Initially upon the illumination, multiple intermediate phases with various iodide contents are formed, all of which emit and together compose the PL spectra, leading to a large FWHM. With continuous supplement of iodide ions, the intermediate phases eventually transform into more stable I-rich phases, causing the narrowing of FWHM which finally reaches a plateau. Phase segregation occurs step by step in N2, while the oxygen and moisture in air leads to faster formation of stable I-rich phases. As a result, a wider FWHM is observed in N2 than air in the initial stage. Besides, due to the coexistence of multiple intermediate phases of different energy band, energy funneling should occur towards lower bandgap regions, as reported before41. It is likely that efficient energy funneling between adjacent domains also contributes to the narrowing of FWHM with illumination time. To confirm the presence of energy funneling among I-rich phases, we measure the TRPL spectra in several selected detection ranges. Supplementary Fig. 6 shows the TRPL of three selected detection energy windows which are centered at 650, 680 and 720 nm with a width of 30 nm. (for the fitting parameters see Supplementary Table 2) The obtained effective lifetime increases from 181.9, 345.2 to 596.9 ns when the central detection wavelength changes from 650, 680 to 720 nm. This evolution trend of decay lifetime confirms the occurrence of energy funneling among various I-rich compositions.

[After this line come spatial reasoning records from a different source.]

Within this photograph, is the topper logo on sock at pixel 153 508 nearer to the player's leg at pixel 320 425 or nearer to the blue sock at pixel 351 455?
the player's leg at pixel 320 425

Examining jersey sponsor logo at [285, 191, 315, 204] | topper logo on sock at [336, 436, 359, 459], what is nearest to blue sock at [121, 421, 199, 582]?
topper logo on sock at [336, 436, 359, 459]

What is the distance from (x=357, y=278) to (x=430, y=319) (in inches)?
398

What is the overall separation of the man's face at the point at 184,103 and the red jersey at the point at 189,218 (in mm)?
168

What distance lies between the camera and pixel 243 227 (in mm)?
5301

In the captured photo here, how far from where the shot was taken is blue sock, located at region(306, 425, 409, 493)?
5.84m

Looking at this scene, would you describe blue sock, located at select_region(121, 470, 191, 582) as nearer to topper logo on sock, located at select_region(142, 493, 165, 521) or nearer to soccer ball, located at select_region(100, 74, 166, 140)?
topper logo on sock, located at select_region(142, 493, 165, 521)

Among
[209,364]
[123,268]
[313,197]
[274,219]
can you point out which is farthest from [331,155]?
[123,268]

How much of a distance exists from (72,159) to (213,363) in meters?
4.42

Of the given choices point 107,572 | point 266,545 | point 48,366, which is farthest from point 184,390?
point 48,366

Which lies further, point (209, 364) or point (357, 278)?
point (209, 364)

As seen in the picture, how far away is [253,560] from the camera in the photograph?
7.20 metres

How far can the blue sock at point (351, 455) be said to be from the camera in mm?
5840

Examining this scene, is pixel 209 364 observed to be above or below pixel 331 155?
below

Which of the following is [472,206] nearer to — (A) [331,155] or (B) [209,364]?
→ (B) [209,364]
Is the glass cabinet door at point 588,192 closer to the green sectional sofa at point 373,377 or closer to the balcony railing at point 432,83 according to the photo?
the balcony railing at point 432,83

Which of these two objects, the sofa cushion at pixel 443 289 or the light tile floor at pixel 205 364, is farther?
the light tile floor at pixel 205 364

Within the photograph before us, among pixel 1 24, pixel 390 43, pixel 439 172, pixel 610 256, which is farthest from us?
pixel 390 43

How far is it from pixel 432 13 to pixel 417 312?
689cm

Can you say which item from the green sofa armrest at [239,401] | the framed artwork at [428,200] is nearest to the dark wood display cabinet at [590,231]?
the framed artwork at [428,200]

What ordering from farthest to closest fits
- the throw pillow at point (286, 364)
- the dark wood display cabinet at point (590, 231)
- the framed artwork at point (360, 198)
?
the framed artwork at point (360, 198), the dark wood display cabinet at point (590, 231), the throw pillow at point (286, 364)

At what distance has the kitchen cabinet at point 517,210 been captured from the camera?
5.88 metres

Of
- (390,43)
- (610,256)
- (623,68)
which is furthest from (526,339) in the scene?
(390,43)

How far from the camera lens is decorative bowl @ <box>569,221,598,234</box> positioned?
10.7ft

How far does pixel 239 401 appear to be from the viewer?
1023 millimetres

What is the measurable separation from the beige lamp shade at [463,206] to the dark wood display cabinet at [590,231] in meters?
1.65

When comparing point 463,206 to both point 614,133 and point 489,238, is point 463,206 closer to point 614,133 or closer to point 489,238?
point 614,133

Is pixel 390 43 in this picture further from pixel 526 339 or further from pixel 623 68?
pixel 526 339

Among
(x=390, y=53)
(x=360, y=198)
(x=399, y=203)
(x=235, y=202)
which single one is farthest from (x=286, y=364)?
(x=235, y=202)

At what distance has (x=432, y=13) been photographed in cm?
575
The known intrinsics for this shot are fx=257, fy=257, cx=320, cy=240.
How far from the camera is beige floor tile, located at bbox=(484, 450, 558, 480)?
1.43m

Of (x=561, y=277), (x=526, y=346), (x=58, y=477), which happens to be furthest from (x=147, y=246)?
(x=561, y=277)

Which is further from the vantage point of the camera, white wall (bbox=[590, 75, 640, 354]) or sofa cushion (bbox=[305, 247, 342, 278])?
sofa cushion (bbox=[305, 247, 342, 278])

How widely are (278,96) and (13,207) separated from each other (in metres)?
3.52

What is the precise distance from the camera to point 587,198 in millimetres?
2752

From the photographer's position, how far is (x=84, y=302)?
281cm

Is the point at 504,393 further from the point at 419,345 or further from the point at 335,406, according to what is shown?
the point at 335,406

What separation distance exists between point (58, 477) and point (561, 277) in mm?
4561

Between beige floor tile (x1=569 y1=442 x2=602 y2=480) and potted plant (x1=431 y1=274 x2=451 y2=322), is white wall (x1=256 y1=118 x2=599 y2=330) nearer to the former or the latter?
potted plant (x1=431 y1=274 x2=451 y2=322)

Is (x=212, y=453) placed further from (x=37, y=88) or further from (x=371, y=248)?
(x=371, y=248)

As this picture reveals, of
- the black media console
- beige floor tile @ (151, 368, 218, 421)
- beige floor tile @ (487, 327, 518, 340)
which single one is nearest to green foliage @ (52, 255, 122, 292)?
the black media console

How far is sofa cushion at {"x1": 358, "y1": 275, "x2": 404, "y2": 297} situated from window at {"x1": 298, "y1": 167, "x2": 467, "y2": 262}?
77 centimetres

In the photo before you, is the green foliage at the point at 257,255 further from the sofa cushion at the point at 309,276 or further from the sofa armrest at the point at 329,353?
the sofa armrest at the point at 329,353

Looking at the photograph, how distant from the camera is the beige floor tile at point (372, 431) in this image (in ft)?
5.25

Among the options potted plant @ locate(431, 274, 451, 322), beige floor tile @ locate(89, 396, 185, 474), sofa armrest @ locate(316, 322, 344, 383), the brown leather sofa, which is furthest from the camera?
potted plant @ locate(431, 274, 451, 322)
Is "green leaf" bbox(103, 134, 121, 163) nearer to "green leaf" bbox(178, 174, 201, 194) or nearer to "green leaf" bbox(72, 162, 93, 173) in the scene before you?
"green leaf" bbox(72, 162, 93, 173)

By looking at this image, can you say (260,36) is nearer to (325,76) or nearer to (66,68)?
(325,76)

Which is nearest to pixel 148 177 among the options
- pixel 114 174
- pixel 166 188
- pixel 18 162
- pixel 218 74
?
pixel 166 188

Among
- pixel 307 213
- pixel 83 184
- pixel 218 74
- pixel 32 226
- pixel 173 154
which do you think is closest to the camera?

Figure 3d also reports the peak position variation of I-rich emission feature with illumination time in air and N2. The step-by-step occurrence of phase segregation in N2 causes the PL position to undergo a fluctuation before reaching the plateau, as highlighted by the blue circle. This is in contrast with the smooth redshift observed in air. Besides, the PL position of the I-rich phases eventually stabilizes at a less reddish wavelength in air (706 nm) than the one in N2 (710 nm), despite of more significant phase segregation. The less reddish wavelength in air may be related to the expulsion of volatile molecular iodine species formed due to iodide ion oxidation42.

To identify the intermediate phases formed during segregation, we conduct low temperature PL study. At lower temperatures, the carrier-phonon coupling can be reduced, and PL peaks are narrower, which allow better identification of multiple emission peaks that are otherwise convoluted into one PL emission feature at room temperature. Moreover, due to the retarded ion diffusion at lower temperatures, transformation from one intermediate phase to another can be slowed down or even prohibited, enabling the recognition of metastable phases.

It is worth to mention that the high vacuum conditions used in low temperature PL measurements accelerate the phase segregation. As a result, the I-rich emission of the first PL measurement is already pronounced, and the peak position and intensity barely changes with further illumination (see the PL evolution at different temperatures in Supplementary Fig. 7). The vacuum effect is validated by varying the chamber pressure from 50 to 0.05 mbar and measuring the PL spectra at two different locations of the same crystal. As seen in Supplementary Fig. 8, at lower pressure the I-rich emission feature exhibits an intensity increase and a peak redshift, which confirms that the high vacuum accelerates the phase segregation. The promoted segregation in high vacuum is probably related with lattice shrinkage and strain formation, as shown by a control experiment performed on a single-halide (MAPbBr3) single crystal. Supplementary Fig. 9 presents the XRD patterns of this crystal before and after four hours storage in vacuum. As shown, after vacuum storage the diffraction peaks of MAPbBr3 shift towards higher angle which points to lattice shrinkage. Moreover, after vacuum storage the diffraction peaks show an increase of FWHM, indicating the generation of strain. The strain arises from inhomogeneous shrinkage along different crystalline planes, which was reported for other types of perovskites before43.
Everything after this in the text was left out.